PROBLEM REQUIREMENTS: Go through the entries below and print each one exactly, leaving out pictures.

(Data entries)

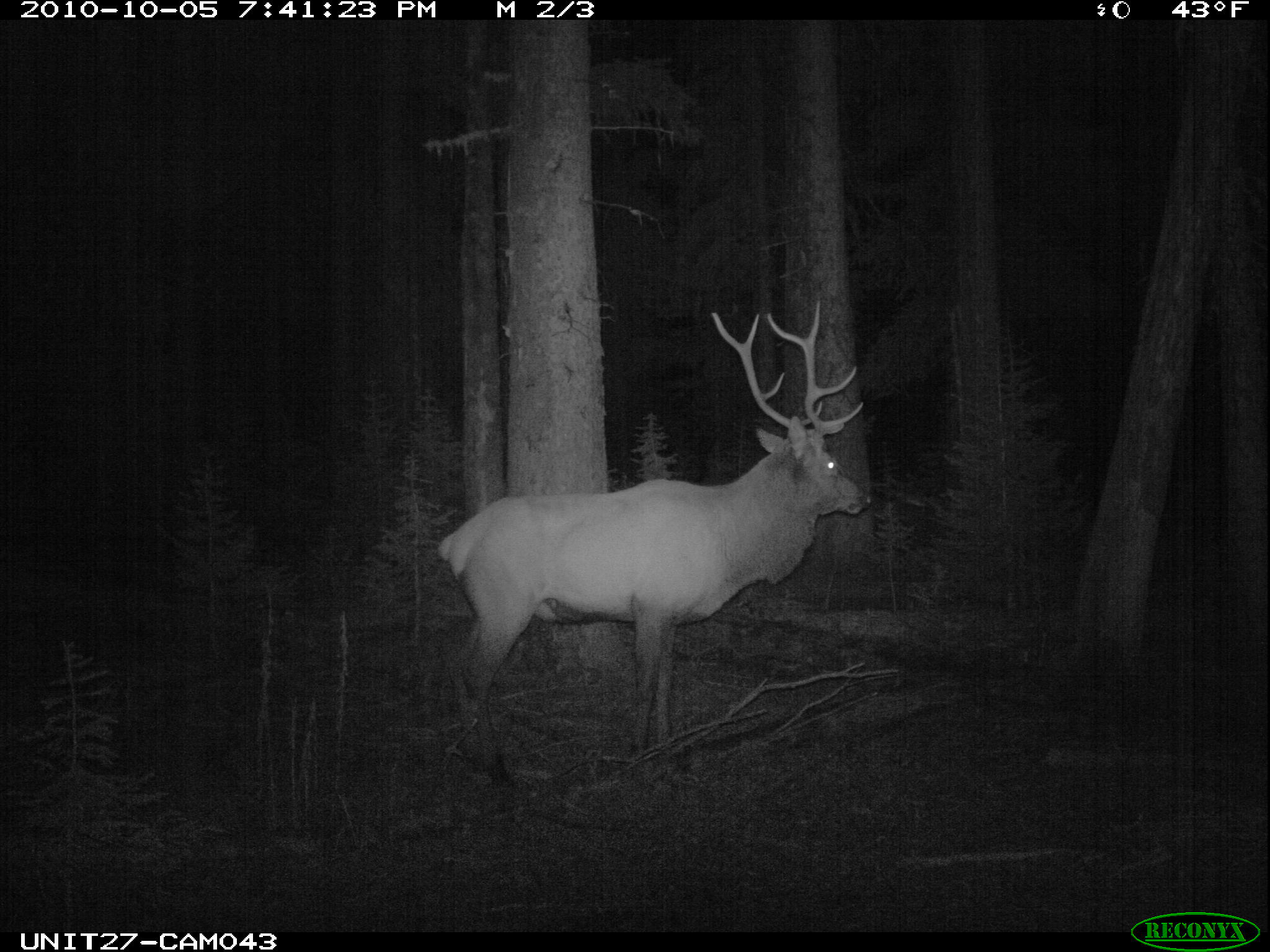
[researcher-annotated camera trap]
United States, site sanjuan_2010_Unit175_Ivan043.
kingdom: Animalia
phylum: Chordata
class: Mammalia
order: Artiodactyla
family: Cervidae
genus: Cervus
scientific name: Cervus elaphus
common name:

ANSWER SECTION:
[researcher-annotated camera trap]
United States, site sanjuan_2010_Unit175_Ivan043.
kingdom: Animalia
phylum: Chordata
class: Mammalia
order: Artiodactyla
family: Cervidae
genus: Cervus
scientific name: Cervus elaphus
common name:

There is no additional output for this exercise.